Demand for iPhones in China far exceeds supply, which has spawned an army of scalpers who hire migrant workers to snap up products that the scalpers then resell at much higher prices.
A large group of people of more than 1,000 who gathered outside the Apple store on Friday in the Sanlitun district of Beijing included organized teams of migrant workers, identifiable by matching armbands or hats. Some of the migrant workers said they were bused in and promised payment of 100 renminbi, or about $16, for purchasing a phone.
Wary of unrest, police ordered the store not to open, according to one source familiar with the situation. Furious, some would-be customers threw eggs. Police controlled the crowd and temporarily shut off the store.

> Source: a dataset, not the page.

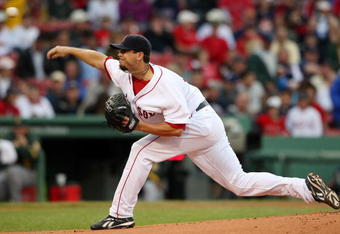 BOSTON - JULY 07:  Josh Beckett #19 of the Boston Red Sox delivers a pitch in the first inning against the Oakland Athletics on July 7, 2009 at Fenway Park in Boston, Massachusetts.  (Photo by Elsa/Getty Images)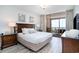 Inviting bedroom with balcony access featuring a comfortable bed and stylish decor at 100 North Beach Blvd. # 506, North Myrtle Beach, SC 29582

Those recruited by scalpers were particularly angry. Some said the store’s closing meant that they would get only 10 renminbi, meant as a food allowance, after standing in line all night in freezing temperatures.
It was the second time in less than a year that the Sanlitun store had been forced to temporarily close while trying to offer a new product. In May, four people were injured and a glass door was smashed when a crowd waiting to buy the iPad 2 turned disorderly, according to China Daily,” New York Times said in a post.
At other store in Beijing and the three stores in Shanghai, the phone sold out quickly, leaving some customer disappointed, but with there is no reports of incidents.
China is the Apple’s fastest-growing market: with just five of the it’s stores, and the country accounts for one-sixth of its global sales. Tim Cook, the CEO of Apple, said last week that “customer response to our products in China has been off the charts.”